Kind-hearted people like Ryan Dempsay help make the world a better place one child at a time. Dempsay may have started out her career pursuing something completely different from where she’s ended up, but life led her down the path she was meant to follow, and she’s made an irrevocable difference in the Northwest Indiana community.
Dempsay grew up in Chesterton, Ind. and graduated from Chesterton High School. She started her college journey at Valparaiso University and transferred to Indiana University Northwest to earn her bachelor's degree in psychology.
Because mental well-being has always been important to Dempsay, she thought going into the mental health field would be the perfect fit. However, after working in the industry for a while, she realized she needed a change.
“I enjoyed it for a while, but it was just a little bit too intense for me, especially having my own mental health issues. I was just not in the space to do that type of work with teenagers. I just wanted to move on to something a little bit different,” said Dempsay.
Dempsay started job searching and stumbled upon an Indeed job listing for a Registered Behavior Technician (RBT). She had never worked with kids with disabilities before but decided to give it a shot. It didn’t take long for her to completely fall in love with the work. She worked as an RBT until last October when she accepted a therapist position at Lighthouse Autism Center, and was recently promoted to Senior Therapist. Dempsay is thankful for the path life has led her down.
“It's definitely a unique field that I had never really known existed before I stumbled on Indeed and found the posting for it, so it's just one of those things. It's funny how things work out, and I'm super glad I came upon it,” said Dempsay.

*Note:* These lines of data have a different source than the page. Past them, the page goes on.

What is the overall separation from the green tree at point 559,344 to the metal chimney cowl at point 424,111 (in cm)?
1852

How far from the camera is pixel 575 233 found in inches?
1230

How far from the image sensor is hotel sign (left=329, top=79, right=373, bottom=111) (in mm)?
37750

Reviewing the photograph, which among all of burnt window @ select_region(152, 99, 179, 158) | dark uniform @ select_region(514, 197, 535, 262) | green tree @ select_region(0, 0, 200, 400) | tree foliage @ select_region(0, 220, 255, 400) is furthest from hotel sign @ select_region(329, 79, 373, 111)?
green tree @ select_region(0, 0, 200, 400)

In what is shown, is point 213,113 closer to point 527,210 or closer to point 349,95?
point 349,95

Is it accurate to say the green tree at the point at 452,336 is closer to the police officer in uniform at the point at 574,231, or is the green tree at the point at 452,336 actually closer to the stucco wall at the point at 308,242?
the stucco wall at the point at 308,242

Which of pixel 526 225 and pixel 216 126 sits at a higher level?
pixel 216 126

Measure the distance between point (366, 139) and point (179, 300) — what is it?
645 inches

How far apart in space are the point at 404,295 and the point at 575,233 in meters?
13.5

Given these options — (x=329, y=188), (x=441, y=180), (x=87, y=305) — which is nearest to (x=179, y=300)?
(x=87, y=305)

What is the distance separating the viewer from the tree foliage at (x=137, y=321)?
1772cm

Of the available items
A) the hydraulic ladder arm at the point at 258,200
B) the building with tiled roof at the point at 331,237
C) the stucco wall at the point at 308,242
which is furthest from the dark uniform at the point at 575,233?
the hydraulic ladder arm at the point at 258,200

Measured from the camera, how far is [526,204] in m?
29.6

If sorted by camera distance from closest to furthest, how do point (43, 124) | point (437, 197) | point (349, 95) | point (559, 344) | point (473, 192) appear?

Dempsay loves Lighthouse and the work she’s doing so much that she’s working on going to graduate school to get her master’s degree in Applied Behavior Analysis. She’s already completed one semester and is working on finishing her schooling.
Dempsay feels that the best part of her job is getting to work with the children. She loves that she gets to help them and see their progress every single day. She is so proud of the kids and how awesome they are.
“They're amazing. They constantly just amaze me with their skills and their abilities. Sometimes, I work with nonverbal kids and I work with kids who don't know how to express their emotions and things like that, but just seeing the things they are capable of, and they're all so smart and they just don't always express it the same ways that neurotypical people do. The kids are just remarkable,” said Dempsay.
If there’s one thing that Dempsay would like people to know about ABA therapy and the work she does for Lighthouse, it’s that ABA therapy is extremely beneficial to kids. There are many misconceptions about ABA therapy—many people believe that it is harmful to children or that it tries to change who a child is, but that just isn’t true.
“We're not trying to change the individual, but we are trying to change some of the behaviors that are maybe maladaptive, or are harmful to the kids and other people. Also, we're not just trying to do behavior change, but we're also trying to teach them life skills and different skills that will help them be more independent and help them communicate with us,” said Dempsay.
Dempsay hopes that more people will do deeper research on ABA and talk to people in the field about what ABA actually is because she knows how beneficial ABA can be for children with autism.
“I've seen the improvements in the kids firsthand,” said Dempsay. “It's really remarkable.”
Dempsay is grateful for all her program managers at Lighthouse for being such great leaders and role models. She’s especially thankful to her direct manager Megan Davis for being such a wonderful mentor.
“She is just super knowledgeable. She really knows what she's doing. I love seeing her interact with the kids. She's always on top of all her stuff, and she's a great model for how to do therapy. I definitely look up to her,” said Dempsay.
Family is also very important to Dempsay. Her parents and sister have been a huge support system in her life, and she doesn’t know what she would do without them.
“They've always been super supportive. I know not everybody has that in their family, so I definitely really appreciate all they do for me,” said Dempsay.
In her free time, Dempsay loves to indulge her creative side. She enjoys photography, painting, and writing poetry. She’s proud to live in Northwest Indiana where there is so much support for the creative community and people pursuing their dreams.
“I think people are super passionate around here. There are a lot of people starting their own businesses, there are a lot of small local businesses that are super amazing, and I love the community support that everybody seems to have. There's a lot that goes on. Everybody kind of jokes saying, 'Oh, I want to get out of Indiana,' but I think we forget about the value of the things we have here,” said Dempsay.
Ryan Dempsay's story just goes to show that sometimes life, and a bit of luck, leads a person down the most rewarding paths. Dempsay is proud of all the work she and her coworkers have done at Lighthouse to improve children’s lives, and she’s excited to see how Lighthouse will continue to make a difference in the Midwest.